*Document section*.
Brand Equity refers to the value that a brand adds to a product or service beyond its functional attributes. It is the set of brand assets and liabilities linked to a brand name and symbol that influence customer response and loyalty. In essence, it answers: Why are customers willing to pay more for a branded product even when functionally identical alternatives exist?
This concept is pivotal in strategic marketing, financial valuation, and customer-based innovation. A strong brand can command premium pricing, reduce churn, enhance customer lifetime value, and provide a buffer during market disruptions. Importantly, brand equity is both a strategic intangible asset and a performance amplifier.
Dimensions of Brand Equity
Scholars and practitioners have conceptualized brand equity through various lenses. Three of the most influential frameworks are:
1. Aaker’s Brand Equity Model
David Aaker’s model proposes five core dimensions:
- Brand Loyalty: The attachment a customer has to a brand.
- Brand Awareness: How easily a brand is recognized or recalled.
- Perceived Quality: The customer’s perception of the overall quality or superiority.
- Brand Associations: Anything mentally linked to the brand, imagery, values, emotions.
- Other Proprietary Assets: Trademarks, channel relationships, patents.

*Task requirements*.
Answer these questions using the passage on brand equity:
1. What does brand equity refer to?
2. How many core dimensions does David Aaker's model propose?
3. Which dimension concerns how easily a brand is recognized or recalled?
The entries below have no role in this exercise.

Entries from a data source:
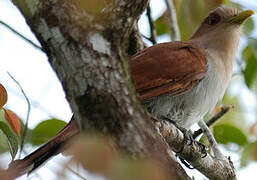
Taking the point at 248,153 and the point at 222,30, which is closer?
the point at 248,153

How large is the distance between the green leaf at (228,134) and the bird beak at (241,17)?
1031mm

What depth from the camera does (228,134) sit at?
3.45 m

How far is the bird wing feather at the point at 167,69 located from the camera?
3.08 meters

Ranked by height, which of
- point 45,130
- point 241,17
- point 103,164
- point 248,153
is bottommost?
point 248,153

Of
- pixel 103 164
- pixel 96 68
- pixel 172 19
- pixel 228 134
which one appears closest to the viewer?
pixel 103 164

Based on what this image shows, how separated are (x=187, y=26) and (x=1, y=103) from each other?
232cm

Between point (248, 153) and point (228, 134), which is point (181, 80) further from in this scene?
point (248, 153)

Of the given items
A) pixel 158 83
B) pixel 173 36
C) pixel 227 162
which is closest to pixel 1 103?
pixel 158 83

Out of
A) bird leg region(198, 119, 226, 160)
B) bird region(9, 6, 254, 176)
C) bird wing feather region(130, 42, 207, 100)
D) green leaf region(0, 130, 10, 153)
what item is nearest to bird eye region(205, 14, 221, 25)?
bird region(9, 6, 254, 176)

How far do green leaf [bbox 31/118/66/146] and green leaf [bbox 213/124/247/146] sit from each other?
3.98 feet

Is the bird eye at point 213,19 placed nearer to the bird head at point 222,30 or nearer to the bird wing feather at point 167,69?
the bird head at point 222,30

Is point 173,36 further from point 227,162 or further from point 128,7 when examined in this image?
point 128,7

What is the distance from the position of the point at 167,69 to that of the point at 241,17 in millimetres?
1077

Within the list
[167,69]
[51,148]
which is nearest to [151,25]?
[167,69]
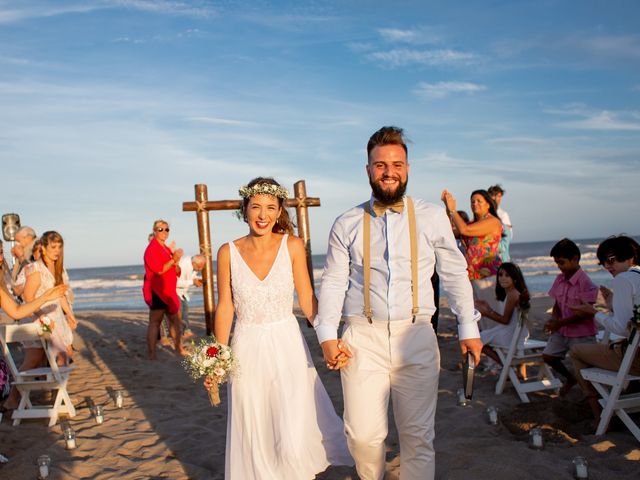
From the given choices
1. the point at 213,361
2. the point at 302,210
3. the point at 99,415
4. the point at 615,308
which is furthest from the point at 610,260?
the point at 302,210

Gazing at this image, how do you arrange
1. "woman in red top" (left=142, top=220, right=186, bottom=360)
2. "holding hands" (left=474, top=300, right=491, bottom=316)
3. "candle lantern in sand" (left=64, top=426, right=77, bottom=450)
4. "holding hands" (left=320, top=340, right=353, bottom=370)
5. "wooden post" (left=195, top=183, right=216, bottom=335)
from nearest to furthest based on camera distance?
"holding hands" (left=320, top=340, right=353, bottom=370), "candle lantern in sand" (left=64, top=426, right=77, bottom=450), "holding hands" (left=474, top=300, right=491, bottom=316), "woman in red top" (left=142, top=220, right=186, bottom=360), "wooden post" (left=195, top=183, right=216, bottom=335)

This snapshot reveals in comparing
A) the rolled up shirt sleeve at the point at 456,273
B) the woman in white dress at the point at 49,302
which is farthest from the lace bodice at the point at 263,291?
the woman in white dress at the point at 49,302

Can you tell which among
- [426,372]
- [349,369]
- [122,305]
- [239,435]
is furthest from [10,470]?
[122,305]

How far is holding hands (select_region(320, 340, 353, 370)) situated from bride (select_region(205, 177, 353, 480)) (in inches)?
24.6

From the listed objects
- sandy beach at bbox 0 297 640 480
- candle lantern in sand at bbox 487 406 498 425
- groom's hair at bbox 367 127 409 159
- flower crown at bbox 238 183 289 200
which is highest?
groom's hair at bbox 367 127 409 159

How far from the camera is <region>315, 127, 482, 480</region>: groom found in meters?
3.64

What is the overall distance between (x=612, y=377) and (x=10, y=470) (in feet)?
17.0

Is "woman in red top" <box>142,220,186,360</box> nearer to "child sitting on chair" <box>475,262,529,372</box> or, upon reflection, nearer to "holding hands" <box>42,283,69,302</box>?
"holding hands" <box>42,283,69,302</box>

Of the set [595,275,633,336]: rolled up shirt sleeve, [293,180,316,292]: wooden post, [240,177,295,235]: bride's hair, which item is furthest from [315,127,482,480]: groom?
[293,180,316,292]: wooden post

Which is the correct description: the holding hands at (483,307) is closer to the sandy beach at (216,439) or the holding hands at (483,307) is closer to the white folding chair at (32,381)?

*Result of the exercise*.
1. The value that a brand adds to a product or service beyond its functional attributes.
2. Five.
3. Brand Awareness.